Rider couldn’t believe what he was hearing, but then he recalled the instructions from the High Priestess.
Accuse him of something. Put him on the defensive.
He adjusted himself in the driver’s seat.
“The only women I’ve spoken with either had something to do with babysitting, teaching, or something work-related.”
She sat perpendicular to the seat giving him a sassy look.
“What about the chick who came over to our house last week while you were cutting grass? Who is she, and where did you have to go with her at one in the morning?”
Rider gave her an Ah-hah look.
“Yeah, and about last night, where the hell were you?”
She gave him a pouty look. “Yeah, that’s right. Try to turn it around on me.”
Rider cocked an eyebrow. “You did it first.”
“Who is she?”
Rider zoned-out gazing at the rain sheeting down the windshield. He watched with mild amusement as a woman sprinted from the door of the shop to her Kia as if the rain would make her melt.
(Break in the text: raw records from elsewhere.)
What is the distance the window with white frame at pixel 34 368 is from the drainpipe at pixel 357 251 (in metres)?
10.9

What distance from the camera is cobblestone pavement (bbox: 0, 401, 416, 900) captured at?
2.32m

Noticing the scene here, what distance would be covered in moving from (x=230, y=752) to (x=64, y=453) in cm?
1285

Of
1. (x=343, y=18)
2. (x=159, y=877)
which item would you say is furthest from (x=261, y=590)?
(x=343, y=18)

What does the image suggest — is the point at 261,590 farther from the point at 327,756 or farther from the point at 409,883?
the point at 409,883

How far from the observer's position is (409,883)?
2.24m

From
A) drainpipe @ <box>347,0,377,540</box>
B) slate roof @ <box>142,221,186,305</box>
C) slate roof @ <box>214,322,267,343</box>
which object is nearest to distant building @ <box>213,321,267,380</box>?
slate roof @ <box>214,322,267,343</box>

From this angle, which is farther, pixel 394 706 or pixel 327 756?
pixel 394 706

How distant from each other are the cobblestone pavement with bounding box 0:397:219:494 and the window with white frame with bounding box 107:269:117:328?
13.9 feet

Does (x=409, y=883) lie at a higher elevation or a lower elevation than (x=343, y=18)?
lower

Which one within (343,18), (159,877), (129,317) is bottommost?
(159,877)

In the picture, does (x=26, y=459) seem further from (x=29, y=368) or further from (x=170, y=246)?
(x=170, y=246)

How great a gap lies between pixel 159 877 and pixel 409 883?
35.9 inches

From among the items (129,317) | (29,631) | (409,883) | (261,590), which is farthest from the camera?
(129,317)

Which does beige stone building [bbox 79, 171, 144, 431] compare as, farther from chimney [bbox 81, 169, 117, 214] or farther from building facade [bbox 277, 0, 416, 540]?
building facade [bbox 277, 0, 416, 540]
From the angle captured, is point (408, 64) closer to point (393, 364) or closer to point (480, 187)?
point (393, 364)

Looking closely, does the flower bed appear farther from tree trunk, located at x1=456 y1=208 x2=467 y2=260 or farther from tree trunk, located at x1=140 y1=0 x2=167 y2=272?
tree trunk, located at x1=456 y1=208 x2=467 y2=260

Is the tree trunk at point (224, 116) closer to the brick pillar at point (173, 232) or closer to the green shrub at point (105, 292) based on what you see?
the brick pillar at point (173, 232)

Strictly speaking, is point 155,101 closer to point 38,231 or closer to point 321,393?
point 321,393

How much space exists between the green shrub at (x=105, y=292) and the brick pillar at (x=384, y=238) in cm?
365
Pa
rt of him wondered simultaneously why people acted so when rain was nothing more than water.
“She’s a Mormon Missionary. We were discussing her faith. Her name is Sister Amiss.”
She huffed.
“Yeah, there’s something amiss, alright.”
Rider shrugged as if he didn’t care whether she believed him or not. “Seriously, that’s who she is. Now, it’s your turn. Why did you feel the sudden need to leave last night after having fake sex with me?”
She gave him an incredulous look.
“So not only have you suddenly waxed religious, but you’ve decided to go fundamentalist and chauvinist?”
“Okay, since you insist on talking about me, because you can’t explain you, I’ll bite. I’m talking to her because I’ve decided to do a story on the Mormons. Many people call their church a cult, and there are people who believe that they have concubines and everything else. What they really are is just another protestant church.”
She rolled her eyes.
“Did you come up with all of that on the fly, or was that the excuse you had planned for when I found out?”
Rider grinned humorlessly and cocked his head toward the driver’s side window.
“Once again, this whole conversation is based on knowledge you shouldn’t have. You were at work the only time Sister Amiss came by the house, and you weren’t home last night when I met her. So how exactly do you know what you know?”
She sighed and looked up at the white headliner.
“I’ve had a feeling something was off about you for a while, so I hired someone to find out what you were doing.”
Rider tilted his head back and laughed assertively.
“With what money? You don’t work for Conrad International – a fact that you’ve cleverly disguised by insisting that you manage all the money which also begs the question of what you actually do during the day when you’re supposed to be at work.”
She hung her head.
“I’ve been meaning to tell you about that, but I was embarrassed. I was hoping to get another job before I broke that to you.”